Half-Life, Dreamcast, (2000-2001) (Canned)
-Zombie - 1649 polygons

Half-Life, PS2
-Zombie - 2822 (Highest LOD)

Halo, Xbox
-Masterchief - 2,000 polygons

Morrowind, PC
-Frost Atronach - ~1,600 polygons - plus bones, etc
-Tavern - 1188 polygons - plus 120 polygon collision mesh
-Dwarven Claymore - 400 polygons

Fast forward to 2006
Oblivion, PC
Farmhouse ~2100 ploygons, includes collision mesh, about half the size as the tavern

and 2007
Mass Effect, X360
-Sheppard + armor + weapons - ~20,000-25,000 polygons

Lost planet, X360/PC
-Wayne - 12392 polygons (but finally 17765 polygons for compatibility with motion blur effect)
-VS robot - 30-40,000 polygons
-Background - ~500,000 polygons

As you can see, polys for games have increased since Morrowind came out, but you probably wonder what exactly this means for you. Well, this help establishes what a good estimate of how many polys something should have for this point in time. In addition to the above figures, something like a tree replacer used in MW today(as of April 2011) can come out at about 2k polys and these replacers are widely used and no one has any problems with them.
Models being replaced by a models that have 4x the number of polys as the original are likely to be ok today. You can see in the time that passed the number of polys used for a main character increased by about 10x, where the Master Chief had 2000 polys and Shepard had up to over 10x that number.(yes different model/game, but both the main character of a game) This could certainly be looked at as a higher count and shouldnt be used as the rule as many main characters for games have an increased amount of polys for better detail since you will be seeing them most often and most importantly, typically only one of them will be seen at a time. In any case, you could consider something like a weapon being definitively on the high side for number of polys if its a sword that has say, 20000 polys. That is definitly a bit high for something like a sword where if it had something like 1000-2000 polys would be much more reasonable. In the case of characters like NPCs, poly counts of 3000-10000 could be typical today and would be perfectly acceptable(this assumes a decent computer).
The final point is that a good poly count will depend on what the model is and how often it appears in a single given area. If its something that can appear a number of times, then it should have a lower poly count then something that would only appear once.
As technology and computers become more powerful, the number of polys used will increase however. So you do eventually have to get a more powerful computer.

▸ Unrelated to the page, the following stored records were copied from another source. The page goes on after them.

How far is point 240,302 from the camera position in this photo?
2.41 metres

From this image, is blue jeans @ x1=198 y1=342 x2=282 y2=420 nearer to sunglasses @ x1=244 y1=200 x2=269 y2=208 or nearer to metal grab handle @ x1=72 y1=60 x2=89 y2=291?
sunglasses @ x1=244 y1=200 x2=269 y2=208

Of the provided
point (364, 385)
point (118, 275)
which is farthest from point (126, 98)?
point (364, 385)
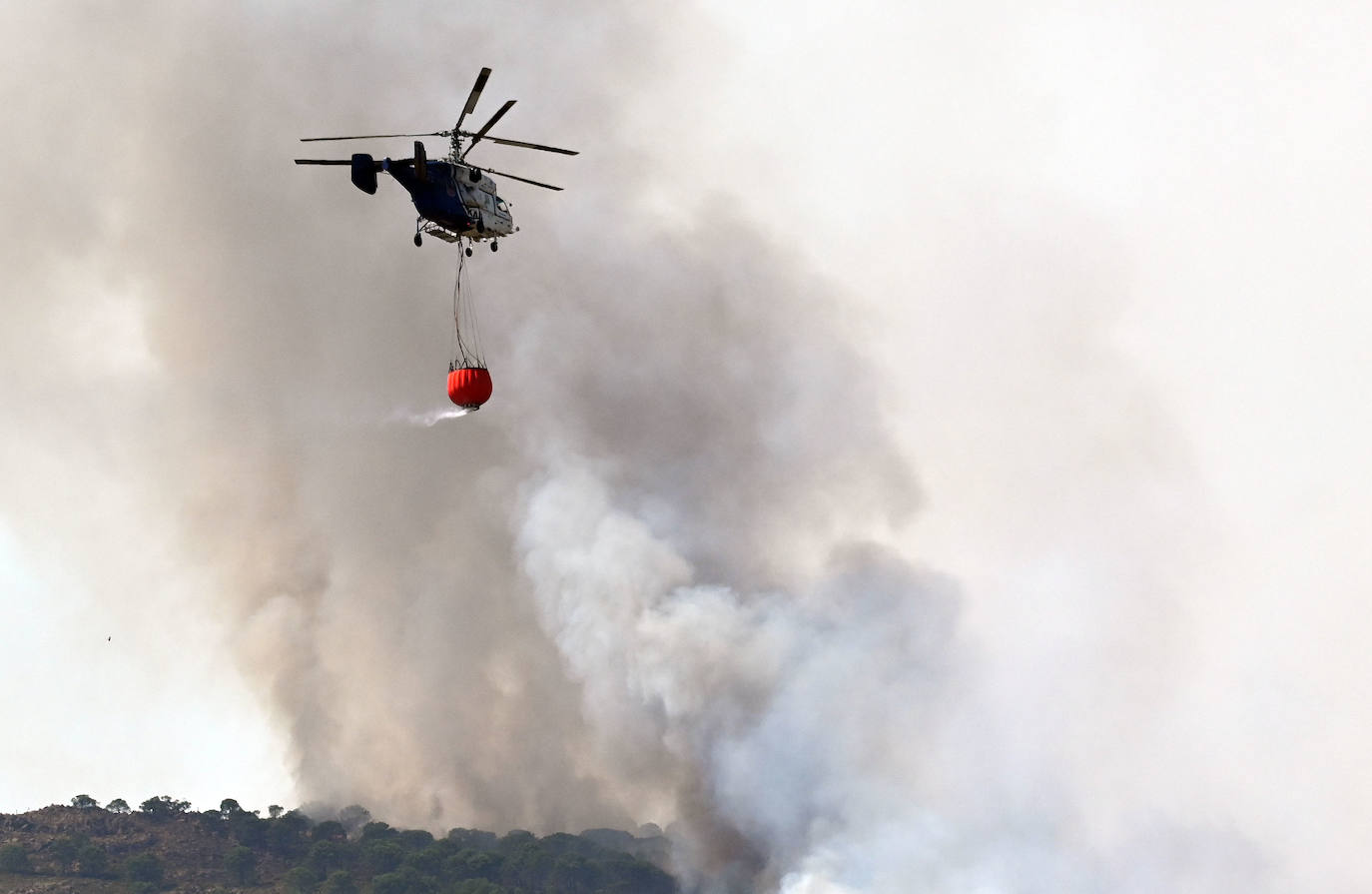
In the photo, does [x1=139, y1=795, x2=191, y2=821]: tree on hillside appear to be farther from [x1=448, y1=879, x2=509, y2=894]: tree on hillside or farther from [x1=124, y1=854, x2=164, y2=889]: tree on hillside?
[x1=448, y1=879, x2=509, y2=894]: tree on hillside

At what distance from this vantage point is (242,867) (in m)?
143

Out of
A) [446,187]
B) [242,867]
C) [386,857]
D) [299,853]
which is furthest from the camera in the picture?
[299,853]

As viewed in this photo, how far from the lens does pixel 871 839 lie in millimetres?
88688

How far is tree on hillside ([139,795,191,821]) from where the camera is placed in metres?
152

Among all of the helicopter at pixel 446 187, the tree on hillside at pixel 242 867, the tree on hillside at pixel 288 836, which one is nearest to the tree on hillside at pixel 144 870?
the tree on hillside at pixel 242 867

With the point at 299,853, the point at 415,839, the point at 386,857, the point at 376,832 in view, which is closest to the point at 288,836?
the point at 299,853

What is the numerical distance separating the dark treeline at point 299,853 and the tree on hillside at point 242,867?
0.27ft

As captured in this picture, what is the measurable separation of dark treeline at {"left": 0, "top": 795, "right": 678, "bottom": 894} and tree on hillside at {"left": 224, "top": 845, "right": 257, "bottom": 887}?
0.27 ft

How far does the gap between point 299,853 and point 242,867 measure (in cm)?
469

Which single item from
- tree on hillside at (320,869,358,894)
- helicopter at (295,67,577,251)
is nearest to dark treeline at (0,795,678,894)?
tree on hillside at (320,869,358,894)

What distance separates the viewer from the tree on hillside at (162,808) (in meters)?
152

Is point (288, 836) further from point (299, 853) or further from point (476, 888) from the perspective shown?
point (476, 888)

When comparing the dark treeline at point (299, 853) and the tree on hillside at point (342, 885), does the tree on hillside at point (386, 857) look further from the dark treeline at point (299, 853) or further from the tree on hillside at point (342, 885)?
the tree on hillside at point (342, 885)

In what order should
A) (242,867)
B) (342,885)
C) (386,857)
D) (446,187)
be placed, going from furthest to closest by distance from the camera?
1. (242,867)
2. (386,857)
3. (342,885)
4. (446,187)
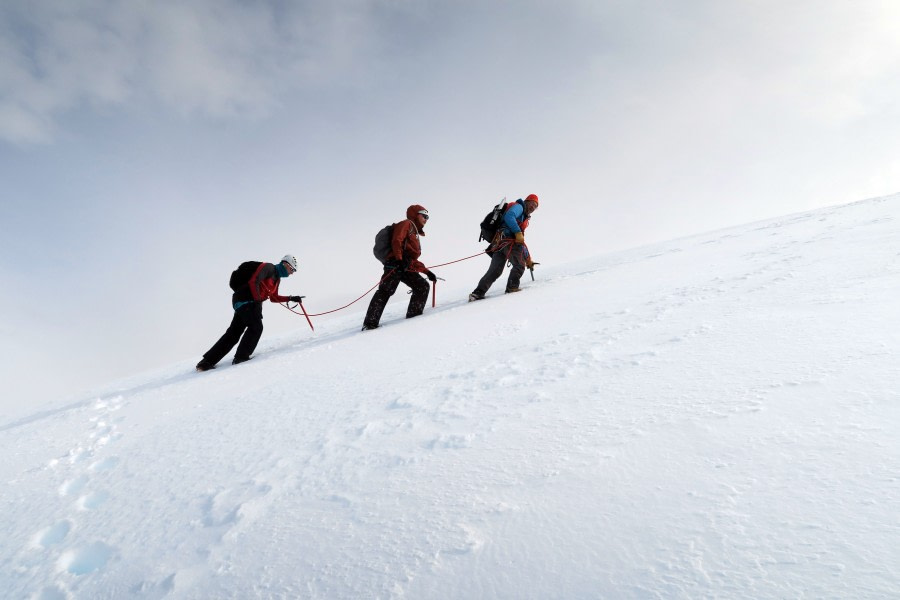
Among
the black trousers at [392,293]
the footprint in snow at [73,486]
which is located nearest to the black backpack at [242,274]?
the black trousers at [392,293]

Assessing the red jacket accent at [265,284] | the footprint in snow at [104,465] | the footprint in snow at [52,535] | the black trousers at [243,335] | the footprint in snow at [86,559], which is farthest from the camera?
the red jacket accent at [265,284]

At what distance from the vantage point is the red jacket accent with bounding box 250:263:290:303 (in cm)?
588

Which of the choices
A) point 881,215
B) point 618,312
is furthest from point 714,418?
point 881,215

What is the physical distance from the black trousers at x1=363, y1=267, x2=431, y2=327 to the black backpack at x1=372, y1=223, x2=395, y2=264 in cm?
25

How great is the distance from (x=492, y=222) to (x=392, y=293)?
88.1 inches

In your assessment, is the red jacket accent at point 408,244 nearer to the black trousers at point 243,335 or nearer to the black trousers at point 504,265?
the black trousers at point 504,265

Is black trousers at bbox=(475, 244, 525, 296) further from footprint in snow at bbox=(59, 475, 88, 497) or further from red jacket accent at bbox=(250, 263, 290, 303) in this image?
footprint in snow at bbox=(59, 475, 88, 497)

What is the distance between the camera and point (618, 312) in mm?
3572

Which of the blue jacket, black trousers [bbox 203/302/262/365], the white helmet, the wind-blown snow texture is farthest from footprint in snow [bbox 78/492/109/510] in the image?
the blue jacket

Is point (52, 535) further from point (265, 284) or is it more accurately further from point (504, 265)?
point (504, 265)

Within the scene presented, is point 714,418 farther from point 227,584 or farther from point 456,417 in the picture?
point 227,584

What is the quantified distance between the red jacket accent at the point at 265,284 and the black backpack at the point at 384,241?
153 centimetres

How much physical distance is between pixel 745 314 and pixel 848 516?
2070 millimetres

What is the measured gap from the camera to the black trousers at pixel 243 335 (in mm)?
5703
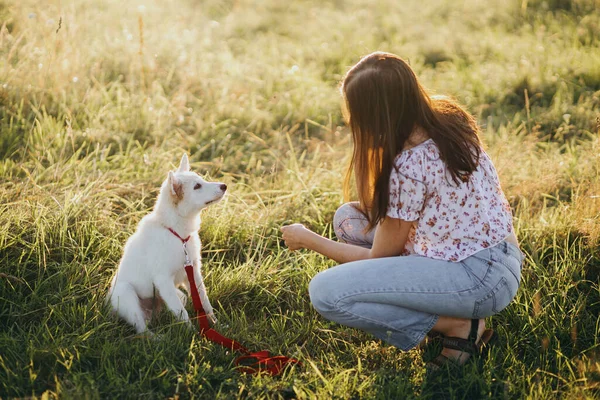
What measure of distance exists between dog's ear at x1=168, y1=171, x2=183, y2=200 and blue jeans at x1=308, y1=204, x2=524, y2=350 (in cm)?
86

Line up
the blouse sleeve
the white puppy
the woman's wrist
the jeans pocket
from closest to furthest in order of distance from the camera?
the blouse sleeve, the jeans pocket, the woman's wrist, the white puppy

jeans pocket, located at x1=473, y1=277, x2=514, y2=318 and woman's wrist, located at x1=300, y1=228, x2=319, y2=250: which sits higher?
woman's wrist, located at x1=300, y1=228, x2=319, y2=250

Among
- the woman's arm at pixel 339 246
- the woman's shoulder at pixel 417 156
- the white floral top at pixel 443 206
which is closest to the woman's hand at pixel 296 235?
the woman's arm at pixel 339 246

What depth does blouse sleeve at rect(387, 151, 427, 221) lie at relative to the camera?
97.8 inches

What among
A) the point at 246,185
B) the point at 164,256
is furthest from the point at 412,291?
the point at 246,185

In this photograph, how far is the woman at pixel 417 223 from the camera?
252 centimetres

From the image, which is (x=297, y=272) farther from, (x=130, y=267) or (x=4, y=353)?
(x=4, y=353)

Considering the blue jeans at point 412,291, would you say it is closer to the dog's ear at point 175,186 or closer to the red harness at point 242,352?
the red harness at point 242,352

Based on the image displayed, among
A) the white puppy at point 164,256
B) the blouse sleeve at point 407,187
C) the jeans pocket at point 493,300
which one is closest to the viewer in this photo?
the blouse sleeve at point 407,187

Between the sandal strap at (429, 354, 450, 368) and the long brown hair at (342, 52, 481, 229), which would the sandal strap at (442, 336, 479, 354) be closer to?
the sandal strap at (429, 354, 450, 368)

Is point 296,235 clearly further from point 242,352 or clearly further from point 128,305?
point 128,305

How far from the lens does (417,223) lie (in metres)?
2.65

Can I run Morrowind with integrated graphics(without a videocard)?...
With a more recent computer, you can run MW without a graphics card.
However, one of the most important peices of hardware today you can have for playing any games is a dedicated graphics card. There is no way to get around this, no driver tricks or anything like that will work. The reason for a video/graphics card, or as they are known to many, a GPU(graphics processing unit), is for raw calculations of data such as where a pixel would appear on your screen. Graphics cards are good at doing this and this is their primary job, they are made for this. As an example to show just how useful they are, I believe it was six PS3's that were used by one professor for their GPUs to make a cheap super computer. Without a GPU, your computer processor and integrated graphics has to do all the work itself and it doesnt have as many resources allocated(nor even as good a physical structure such as internal memory, etc) to the task of doing that compared to a card. So in addition to running the basic tasks on your OS(operating system), it now has to do this as well. This all means your framerate will not be as high as it would with a graphics card.
Another thing to note is that Morrowind will only use one processor and is not equiped to take advantage of more then one, this is one thing that tends to bottleneck the processes of the game on today's multicore systems.
...and still use something like MGE(Morrowind Graphics Extender)?
The short answer is a definitive NO.

Wait, whats this? Scripting effects framerate?
Its true.
This is another area that effects framerate that many people either are not aware of, arn't curious, or seem to know already(always see graphics questions and never anything about scripts and framerate).
Scripting can have a large impact on your framerate. The more you run, the more power it takes for you computer to run through them all. As an example, I am pretty typical, I run quite a few mods and a couple of them run scripts all the time, such as a certain music mod. Altogether, the scripts helped to cut my framerate in half in some places, without them however, I would pretty regularly max out at ~61fps in many indoor cells(compared to ~30 with many scripts). Before it was updated, this certain music mod script sapped about 5-10fps from me and it plus the others are what cut my fps down. With scripts, the effect on framerate can be subtle, but it does add up. A script running music here, a script monitoring NPCs there and before ya know it, you have lost 10-20fps. The major point here is that only you can say how many scripts are too many.
The other major point here is that it is largely up to the modders to make sure that scripts run well and dont take too many resources. Going back to that music mod I mentioned, after the modder optomized the script it used, it cut its effect on my fps down to 2-4.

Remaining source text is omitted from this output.